The need for updated statistics is currently determined when compiling a SELECT query. The unit of work is then scheduled with this daemon, and the work itself will be carried out in a separate thread. If the worker thread doesn't exist it is created, if it is idle the unit of work will be processed immediately, and if it is busy the unit of work has to wait in the queue.
The daemon code has a notion of a background task. If the update is run as a background task, it will try to affect other activity in the Derby database as little as possible. As far as possible, it will not set locks on the conglomerates it scans, and if it needs to take locks it will give up immediately if the locks cannot be obtained. In some cases it will also roll back to release locks already taken, ad then retry. Since we are accessing shared structures the background work may still interfere with the user activity in the database due to locking, but all such operations carried out by the daemon are of short duration.

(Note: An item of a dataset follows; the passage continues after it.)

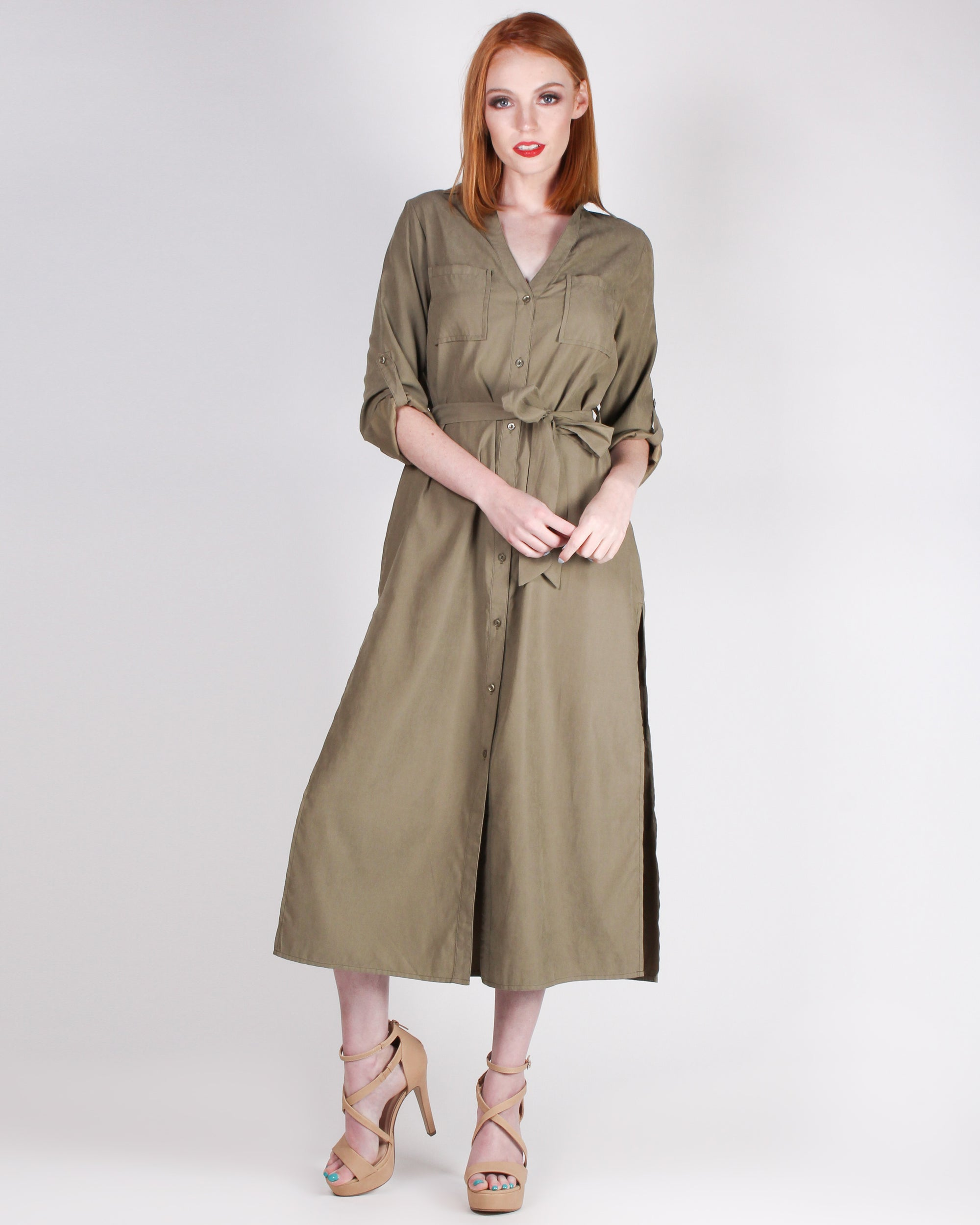 Work the Room Boiler Dress (Olive)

The high level flow of an update to index statistics is:
- schedule update (the only action carried out by the user thread)
-
- for each index:
- scan index
- invalidate statements dependent on current statistics
- drop existing statistics
- add new statistics
List of possible improvements:
- Reduce potential impact of multiple invalidations (per table), probably by finding a way to invalidate only once after all indexes for a table have had their statistics updated. So far invalidation has proven to be the most difficult piece of the puzzle due to the interaction with the data dictionary and sensitivity to concurrent activity for the table.
Implementation notes: List of potential cleanups before going into a release:
- Consider removing all tracing code. May involve improving logging if parts of the trace output is valuable enough.